Stated problem 1 ->
For the passage on the rectified Gaussian distribution, state whether each statement agrees with it. Answer yes or no for each, and quote the words that decide it. (a) The distribution is formed by resetting negative elements to 0. (b) The distribution is purely continuous. (c) The passage likens the modification to an electronic rectifier.

Page excerpt ->
————————
# Rectified Gaussian distribution

In probability theory, the rectified Gaussian distribution is a modification of the Gaussian distribution when its negative elements are reset to 0 (analogous to an electronic rectifier). It is essentially a mixture of a discrete distribution (constant 0) and a continuous distribution (a truncated Gaussian distribution with interval $(0,\infty )$ ).
————————
Stated problem 2 ->
Put lines from the entries below into a JSON list of strings, one string per line, leaving out blank lines. Begin at the line that contains "image size = 121×136 pixels" and stop after the line that contains "It is a thick blood smear.".
————————
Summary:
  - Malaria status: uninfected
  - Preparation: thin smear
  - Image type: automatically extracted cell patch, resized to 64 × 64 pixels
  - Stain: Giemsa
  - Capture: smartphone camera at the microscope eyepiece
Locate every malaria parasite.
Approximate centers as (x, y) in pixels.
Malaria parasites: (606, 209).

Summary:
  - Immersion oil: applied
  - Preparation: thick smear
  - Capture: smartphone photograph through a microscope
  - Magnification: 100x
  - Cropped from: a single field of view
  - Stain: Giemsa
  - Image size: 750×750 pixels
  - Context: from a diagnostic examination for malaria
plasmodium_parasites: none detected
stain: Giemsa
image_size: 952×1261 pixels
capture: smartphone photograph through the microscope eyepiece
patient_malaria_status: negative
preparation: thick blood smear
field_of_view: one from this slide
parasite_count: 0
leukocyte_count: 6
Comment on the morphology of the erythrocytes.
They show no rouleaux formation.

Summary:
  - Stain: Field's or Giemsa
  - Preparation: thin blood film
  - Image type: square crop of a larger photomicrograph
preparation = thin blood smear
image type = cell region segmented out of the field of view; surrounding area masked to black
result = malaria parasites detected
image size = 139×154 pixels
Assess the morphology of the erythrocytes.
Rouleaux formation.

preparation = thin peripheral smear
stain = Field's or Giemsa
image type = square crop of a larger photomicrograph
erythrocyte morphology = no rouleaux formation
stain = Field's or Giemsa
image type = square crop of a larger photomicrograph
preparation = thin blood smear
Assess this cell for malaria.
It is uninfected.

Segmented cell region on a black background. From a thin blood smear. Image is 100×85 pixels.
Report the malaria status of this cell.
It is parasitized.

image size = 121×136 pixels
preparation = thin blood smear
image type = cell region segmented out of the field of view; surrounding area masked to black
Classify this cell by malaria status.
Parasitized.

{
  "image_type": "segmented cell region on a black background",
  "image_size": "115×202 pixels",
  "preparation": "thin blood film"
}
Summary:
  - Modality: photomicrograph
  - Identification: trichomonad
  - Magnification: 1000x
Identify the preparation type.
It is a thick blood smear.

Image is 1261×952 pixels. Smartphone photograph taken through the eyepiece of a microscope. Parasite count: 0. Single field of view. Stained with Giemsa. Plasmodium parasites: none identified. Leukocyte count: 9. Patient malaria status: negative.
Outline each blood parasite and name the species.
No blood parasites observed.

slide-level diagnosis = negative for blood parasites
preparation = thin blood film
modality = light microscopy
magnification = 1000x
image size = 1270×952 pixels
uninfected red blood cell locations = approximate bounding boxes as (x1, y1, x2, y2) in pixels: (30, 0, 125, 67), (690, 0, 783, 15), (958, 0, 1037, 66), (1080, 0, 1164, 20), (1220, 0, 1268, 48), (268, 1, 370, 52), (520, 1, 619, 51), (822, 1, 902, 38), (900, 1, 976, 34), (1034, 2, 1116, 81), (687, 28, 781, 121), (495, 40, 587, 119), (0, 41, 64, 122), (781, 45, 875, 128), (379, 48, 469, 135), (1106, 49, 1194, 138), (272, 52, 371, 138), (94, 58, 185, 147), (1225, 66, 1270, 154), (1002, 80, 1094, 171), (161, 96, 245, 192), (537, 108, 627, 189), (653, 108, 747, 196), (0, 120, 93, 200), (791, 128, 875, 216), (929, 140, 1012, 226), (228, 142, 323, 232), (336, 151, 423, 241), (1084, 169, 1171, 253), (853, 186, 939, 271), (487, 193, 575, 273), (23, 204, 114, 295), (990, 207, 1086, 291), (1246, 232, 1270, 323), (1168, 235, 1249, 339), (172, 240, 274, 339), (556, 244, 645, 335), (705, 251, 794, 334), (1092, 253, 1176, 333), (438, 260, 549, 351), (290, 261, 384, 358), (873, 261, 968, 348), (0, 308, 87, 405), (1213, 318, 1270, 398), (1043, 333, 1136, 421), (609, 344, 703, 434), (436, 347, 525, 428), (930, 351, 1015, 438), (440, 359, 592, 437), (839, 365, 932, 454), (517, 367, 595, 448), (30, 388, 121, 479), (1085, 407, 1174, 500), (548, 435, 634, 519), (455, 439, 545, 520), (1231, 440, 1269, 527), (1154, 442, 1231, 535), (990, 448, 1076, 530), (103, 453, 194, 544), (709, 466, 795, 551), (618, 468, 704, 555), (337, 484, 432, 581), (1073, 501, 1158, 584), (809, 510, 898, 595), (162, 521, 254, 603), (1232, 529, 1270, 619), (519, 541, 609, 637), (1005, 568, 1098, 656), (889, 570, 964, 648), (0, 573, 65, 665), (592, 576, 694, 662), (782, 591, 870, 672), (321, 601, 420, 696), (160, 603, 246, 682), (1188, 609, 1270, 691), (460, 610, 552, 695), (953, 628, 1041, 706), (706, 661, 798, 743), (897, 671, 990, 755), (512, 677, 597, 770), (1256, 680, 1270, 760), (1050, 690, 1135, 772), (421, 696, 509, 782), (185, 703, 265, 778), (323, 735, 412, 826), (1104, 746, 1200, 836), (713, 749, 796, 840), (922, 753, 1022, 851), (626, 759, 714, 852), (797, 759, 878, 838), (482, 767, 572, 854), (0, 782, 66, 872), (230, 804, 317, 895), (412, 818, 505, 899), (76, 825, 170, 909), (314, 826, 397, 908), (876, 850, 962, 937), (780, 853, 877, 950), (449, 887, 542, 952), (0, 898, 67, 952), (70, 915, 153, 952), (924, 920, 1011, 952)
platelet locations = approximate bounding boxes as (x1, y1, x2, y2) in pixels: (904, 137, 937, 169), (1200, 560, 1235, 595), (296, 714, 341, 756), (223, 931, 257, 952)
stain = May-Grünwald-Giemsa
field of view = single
————————
Written answer 1 ->
(a) Yes: "its negative elements are reset to 0"
(b) No: "It is essentially a mixture of a discrete distribution (constant 0) and a continuous distribution"
(c) Yes: "(analogous to an electronic rectifier)"

Written answer 2 ->
[
  "image size = 121×136 pixels",
  "preparation = thin blood smear",
  "image type = cell region segmented out of the field of view; surrounding area masked to black",
  "Classify this cell by malaria status.",
  "Parasitized.",
  "{",
  "  \"image_type\": \"segmented cell region on a black background\",",
  "  \"image_size\": \"115×202 pixels\",",
  "  \"preparation\": \"thin blood film\"",
  "}",
  "Summary:",
  "  - Modality: photomicrograph",
  "  - Identification: trichomonad",
  "  - Magnification: 1000x",
  "Identify the preparation type.",
  "It is a thick blood smear."
]